By the end of the semester students will be able to:
- Define and explain the key concepts and models relevant to data science.
- Design, implement, and evaluate the core algorithms underlying an end-to-end data science workflow, including the experimental design, data collection, mining, analysis, and presentation of information derived from large datasets.
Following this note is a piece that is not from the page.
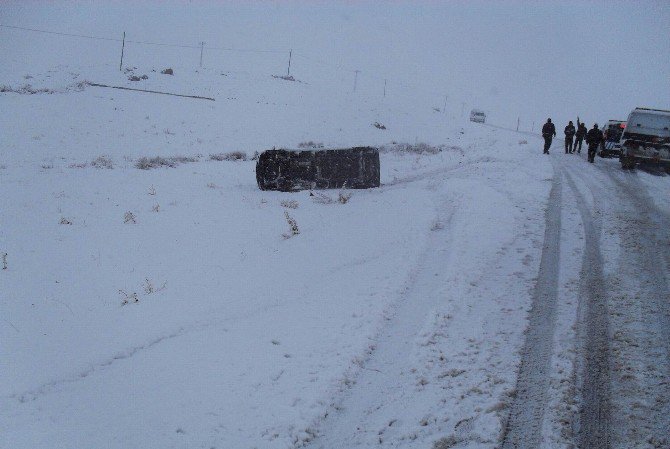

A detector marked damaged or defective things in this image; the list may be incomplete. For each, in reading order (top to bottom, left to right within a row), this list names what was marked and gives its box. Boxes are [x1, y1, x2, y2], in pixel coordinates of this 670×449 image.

overturned bus [258, 146, 380, 190]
- Apply "best practices" in data science, including facility with modern tools.
Communication
All course announcements will be posted via the Canvas course mailing list.
Recommended Background
Statistics knowledge equivalent to MA 2611 and MA 2612, linear algebra equivalent to MA 2071, and the ability to program equivalent to (CS 1004 or CS 1101 or CS 1102) and (CS 2102 or CS 2119)
Textbooks
Course readings will be drawn from the following textbooks:
-
(DMCT) Data Mining: Concepts and Techniques, 3rd edition (2012). Jiawei Han and Micheline Kamber. Morgan Kaufmann.
-
(IDM) Introduction to Data Mining (2006). Pang-Ning Tan, Michael Steinbach and Vipin Kumar. Addison-Wesley.
-
(MMD) Mining of Massive Datasets(2020). Jure Leskovec, Anand Rajarman and Jeffrey D. Ullman. Cambridge University Press.
-
Doing Data Science (2013). Rachel Schutt, Cathy O'Neil. O'Reilly Media.
-
Mining the Social Web, 3rd Edition (2019). Mikhail Klassen, Matthew A. Russell. O'Reilly Media.
-
Data Science from Scratch, 2nd Edition (2019). Joel Grus. O'Reilly Media.
-
(Tufte) The Visual Display of Quantitative Information (2001) by Tufte.
-
(IIR) Introduction to Information Retrieval, Christopher D. Manning, Prabhakar Raghavan, and Hinrich Schutze, Cambridge University Press.
Grading (tentative)
- Assignments 40%
- Exams 30%
- Project 30%
The detailed information regarding the grading is described in the syllabus.